__Directions__: Skip the pictures, please, and write out exactly the lines from the opening of the data through the line containing "000 рублей, Фото".
[[ Supplied records open ]]
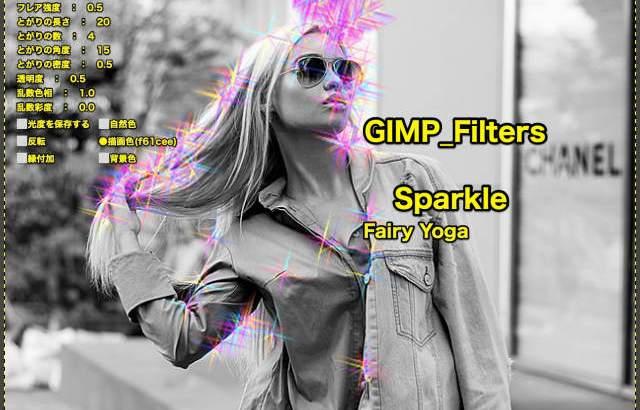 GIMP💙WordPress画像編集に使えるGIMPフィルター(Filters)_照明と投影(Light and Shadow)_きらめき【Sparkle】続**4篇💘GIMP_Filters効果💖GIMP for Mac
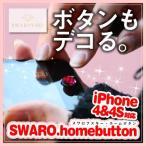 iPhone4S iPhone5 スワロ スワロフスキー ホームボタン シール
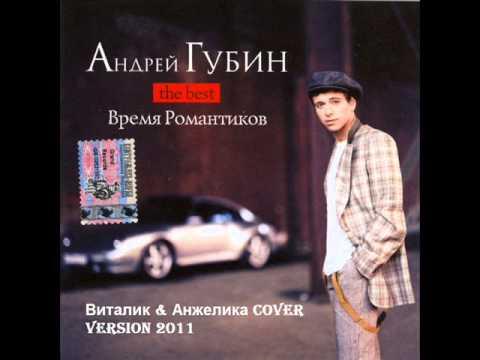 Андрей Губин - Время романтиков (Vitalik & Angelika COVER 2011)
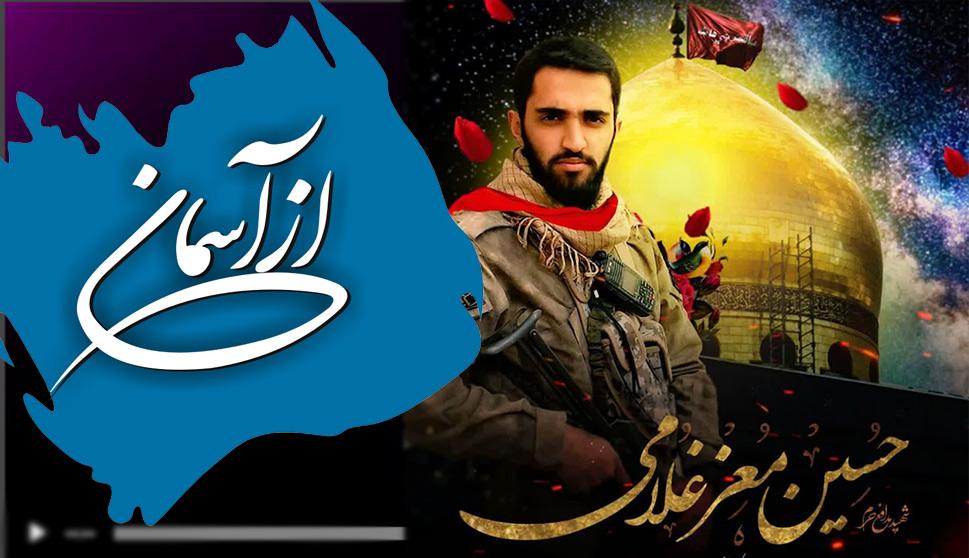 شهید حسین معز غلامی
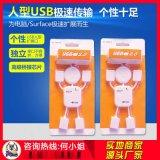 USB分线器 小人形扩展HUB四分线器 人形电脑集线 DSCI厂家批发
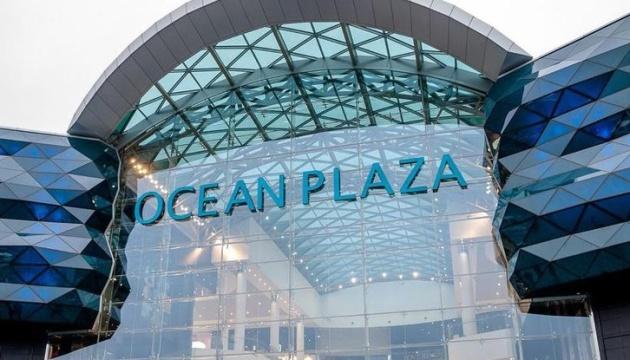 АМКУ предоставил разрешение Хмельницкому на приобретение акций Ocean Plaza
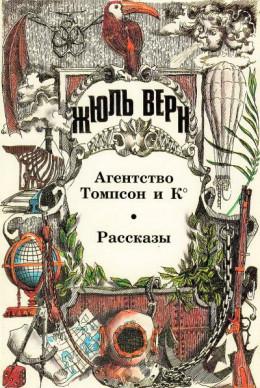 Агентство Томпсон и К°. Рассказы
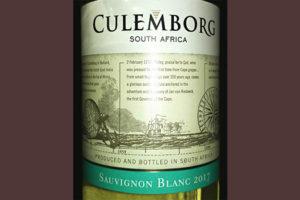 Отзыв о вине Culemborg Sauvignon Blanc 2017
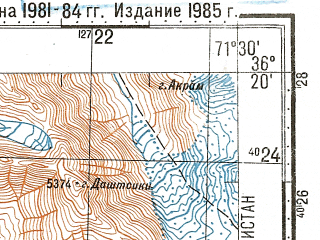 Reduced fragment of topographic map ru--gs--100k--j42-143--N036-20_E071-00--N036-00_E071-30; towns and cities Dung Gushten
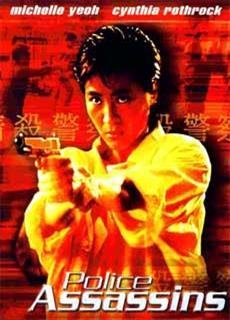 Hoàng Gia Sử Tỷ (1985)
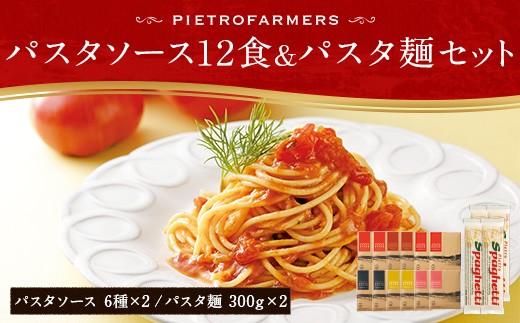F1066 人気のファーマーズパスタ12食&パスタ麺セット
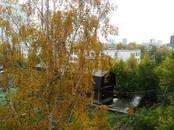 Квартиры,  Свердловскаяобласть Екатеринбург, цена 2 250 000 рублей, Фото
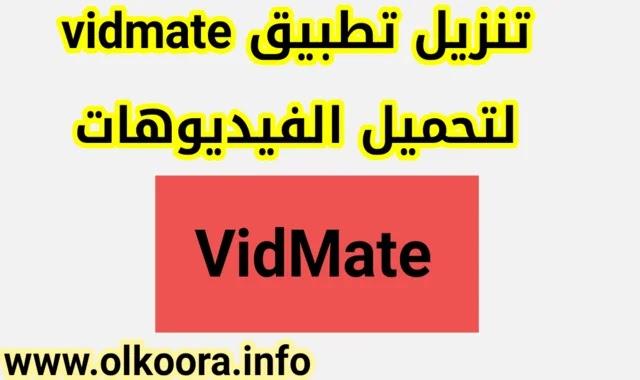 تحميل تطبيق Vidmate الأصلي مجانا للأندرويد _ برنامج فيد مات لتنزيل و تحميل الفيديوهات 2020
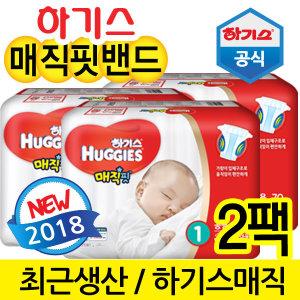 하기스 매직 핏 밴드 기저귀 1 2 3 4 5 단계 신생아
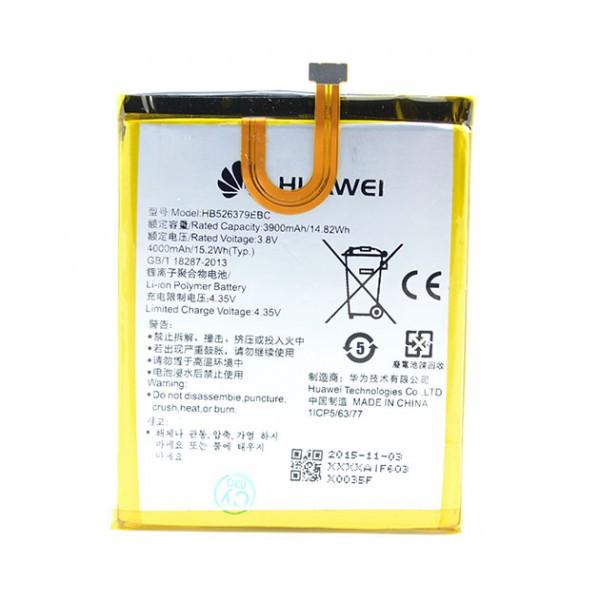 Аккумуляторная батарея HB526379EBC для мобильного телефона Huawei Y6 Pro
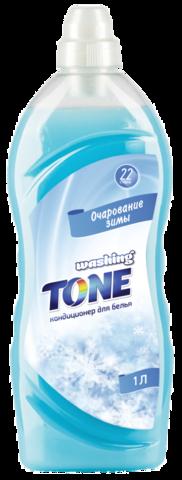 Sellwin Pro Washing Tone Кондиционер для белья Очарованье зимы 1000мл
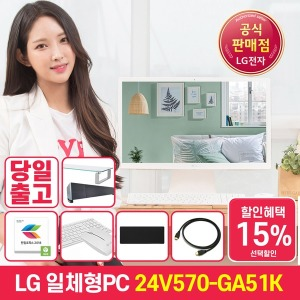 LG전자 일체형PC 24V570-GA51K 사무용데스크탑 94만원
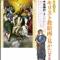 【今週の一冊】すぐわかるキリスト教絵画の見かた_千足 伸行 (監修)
[[ Supplied records closed ]]
__Task solution__:
 GIMP💙WordPress画像編集に使えるGIMPフィルター(Filters)_照明と投影(Light and Shadow)_きらめき【Sparkle】続**4篇💘GIMP_Filters効果💖GIMP for Mac
 iPhone4S iPhone5 スワロ スワロフスキー ホームボタン シール
 Андрей Губин - Время романтиков (Vitalik & Angelika COVER 2011)
 شهید حسین معز غلامی
 USB分线器 小人形扩展HUB四分线器 人形电脑集线 DSCI厂家批发
 АМКУ предоставил разрешение Хмельницкому на приобретение акций Ocean Plaza
 Агентство Томпсон и К°. Рассказы
 Отзыв о вине Culemborg Sauvignon Blanc 2017
 Reduced fragment of topographic map ru--gs--100k--j42-143--N036-20_E071-00--N036-00_E071-30; towns and cities Dung Gushten
 Hoàng Gia Sử Tỷ (1985)
F1066 人気のファーマーズパスタ12食&パスタ麺セット
 Квартиры,  Свердловскаяобласть Екатеринбург, цена 2 250 000 рублей, Фото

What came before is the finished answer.